**Tasks to complete:**
**A)** According to the abstract on bat populations, what has decimated populations of cave-roosting bats?
**B)** Say whether each statement agrees with the abstract on bat populations, answering yes or no and quoting the deciding words: (i) tree-roosting bats gather in large numbers during winter; (ii) hoary bats are named as a migratory species; (iii) migratory bats have relatively high reproductive rates.
**C)** Extend the abstract on bat populations beyond its last sentence.

Abstract
Understanding the population structure and dynamics of bats is essential for assessing and mitigating risk and ensuring population viability. For many cave-roosting species, it is relatively easy to quantify and track populations because they congregate in large numbers during winter and can be monitored over time. However, for tree-roosting species, collecting and interpreting population data is challenging. These species do not aggregate in conspicuous locations but instead roost individually and are dispersed across the landscape, making it impractical for traditional surveys to provide estimates of census population sizes.
Several species of bats are exposed to both natural and human-induced environmental stressors resulting in population declines. For cave-roosting species, White-nose Syndrome has decimated populations. Conversely, wind turbines represent a potential population-level threat for migratory bats, such as hoary bats (Lasiurus cinereus), eastern red bats (L. borealis), and silver-haired bats (Lasionycteris noctivagans), given their relatively low reproductive rates and the level of documented mortality across wind energy facilities in North America.

**Data for analysis:**
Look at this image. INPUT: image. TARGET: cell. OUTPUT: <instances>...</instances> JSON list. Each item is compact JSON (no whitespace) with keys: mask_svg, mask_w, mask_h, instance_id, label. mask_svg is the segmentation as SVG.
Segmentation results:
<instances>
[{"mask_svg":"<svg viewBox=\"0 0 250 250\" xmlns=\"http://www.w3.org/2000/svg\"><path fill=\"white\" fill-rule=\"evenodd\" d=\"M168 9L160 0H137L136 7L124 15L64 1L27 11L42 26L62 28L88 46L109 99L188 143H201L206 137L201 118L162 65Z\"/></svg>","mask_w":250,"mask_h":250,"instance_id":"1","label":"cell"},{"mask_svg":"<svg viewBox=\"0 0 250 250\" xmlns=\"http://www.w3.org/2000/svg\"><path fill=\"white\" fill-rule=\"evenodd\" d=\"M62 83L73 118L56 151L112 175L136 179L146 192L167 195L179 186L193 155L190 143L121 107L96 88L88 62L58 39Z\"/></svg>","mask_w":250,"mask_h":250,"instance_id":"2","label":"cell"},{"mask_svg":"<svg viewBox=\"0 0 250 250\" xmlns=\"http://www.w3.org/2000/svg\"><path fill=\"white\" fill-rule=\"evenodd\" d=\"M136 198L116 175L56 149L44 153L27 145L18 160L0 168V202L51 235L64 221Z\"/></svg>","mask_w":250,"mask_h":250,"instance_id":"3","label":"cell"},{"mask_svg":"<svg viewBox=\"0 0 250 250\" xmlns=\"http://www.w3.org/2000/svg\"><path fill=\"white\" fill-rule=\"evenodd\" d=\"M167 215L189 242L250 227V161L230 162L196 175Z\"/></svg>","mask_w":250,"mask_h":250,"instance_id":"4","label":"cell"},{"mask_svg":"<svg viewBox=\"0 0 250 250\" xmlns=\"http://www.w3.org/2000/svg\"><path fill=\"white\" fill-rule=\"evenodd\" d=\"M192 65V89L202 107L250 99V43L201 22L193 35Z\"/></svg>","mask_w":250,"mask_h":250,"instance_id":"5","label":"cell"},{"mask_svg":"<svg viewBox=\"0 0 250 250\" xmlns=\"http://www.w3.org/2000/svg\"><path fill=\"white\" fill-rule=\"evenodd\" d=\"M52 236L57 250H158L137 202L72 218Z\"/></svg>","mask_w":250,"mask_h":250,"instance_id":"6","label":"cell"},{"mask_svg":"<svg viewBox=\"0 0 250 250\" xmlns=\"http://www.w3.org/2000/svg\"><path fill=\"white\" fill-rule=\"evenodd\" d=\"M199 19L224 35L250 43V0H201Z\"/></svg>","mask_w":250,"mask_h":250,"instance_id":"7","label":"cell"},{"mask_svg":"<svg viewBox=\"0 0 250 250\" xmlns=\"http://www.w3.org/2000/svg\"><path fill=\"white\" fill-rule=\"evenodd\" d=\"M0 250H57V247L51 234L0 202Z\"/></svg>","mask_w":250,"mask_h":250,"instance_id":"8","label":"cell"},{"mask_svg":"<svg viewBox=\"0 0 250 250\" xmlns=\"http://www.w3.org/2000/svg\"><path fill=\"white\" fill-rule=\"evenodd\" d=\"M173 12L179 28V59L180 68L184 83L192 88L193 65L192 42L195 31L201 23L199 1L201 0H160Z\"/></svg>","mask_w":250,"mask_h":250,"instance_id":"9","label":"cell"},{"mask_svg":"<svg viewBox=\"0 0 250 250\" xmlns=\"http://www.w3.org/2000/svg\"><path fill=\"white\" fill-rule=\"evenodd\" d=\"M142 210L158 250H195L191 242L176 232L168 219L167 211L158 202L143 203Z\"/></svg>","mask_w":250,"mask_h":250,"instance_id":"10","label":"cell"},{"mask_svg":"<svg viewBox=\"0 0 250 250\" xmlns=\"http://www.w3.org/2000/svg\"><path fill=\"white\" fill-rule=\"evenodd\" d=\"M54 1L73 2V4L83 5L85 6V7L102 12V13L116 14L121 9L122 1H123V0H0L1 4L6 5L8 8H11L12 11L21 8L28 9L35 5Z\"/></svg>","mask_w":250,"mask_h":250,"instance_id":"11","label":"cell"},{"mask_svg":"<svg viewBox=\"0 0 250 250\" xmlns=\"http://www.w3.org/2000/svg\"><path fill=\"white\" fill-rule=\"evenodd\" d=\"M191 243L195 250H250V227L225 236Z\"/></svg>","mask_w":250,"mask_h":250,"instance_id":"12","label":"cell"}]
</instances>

**Task-by-task outputs:**
**A)** White-nose Syndrome.

**B)**
(i) No: "These species do not aggregate in conspicuous locations but instead roost individually and are dispersed across the landscape"
(ii) Yes: "migratory bats, such as hoary bats (Lasiurus cinereus)"
(iii) No: "given their relatively low reproductive rates"

**C)**
Recent studies have assessed the potential population-level impact of wind energy facilities on hoary bats and given a set of assumptions for population growth rate and mortality rate from wind turbines, suggested a 38% reduction in turbine-related mortality is necessary to manage extinction risk for a starting population of 2.25 million bats. Reducing uncertainty in the model may not be immediately achievable as census data cannot be derived from existing methods. However, using a variety of techniques, including systematic acoustic sampling and genomic analysis, it is possible to build a weight of evidence on bat population trends and assess whether 1) mortality associated with wind turbines is sustainable, 2) minimal or substantial mitigation is required, and 3) mitigation measures are effective in ensuring population stability.
Consistent, long-term data collection remains the most reasonable option for reducing uncertainty and offering clarity into population trends for migratory tree-roosting bats. Using statistically robust methods for collecting acoustic data through the North American Bat Monitoring Program (NABat) or estimating effective population size at repeated intervals may provide data points over time to show species trends. Although there are no options for short-term actions that will result in significantly reducing uncertainty, there is opportunity for relatively short-term investments that can support long-term success of data collection efforts.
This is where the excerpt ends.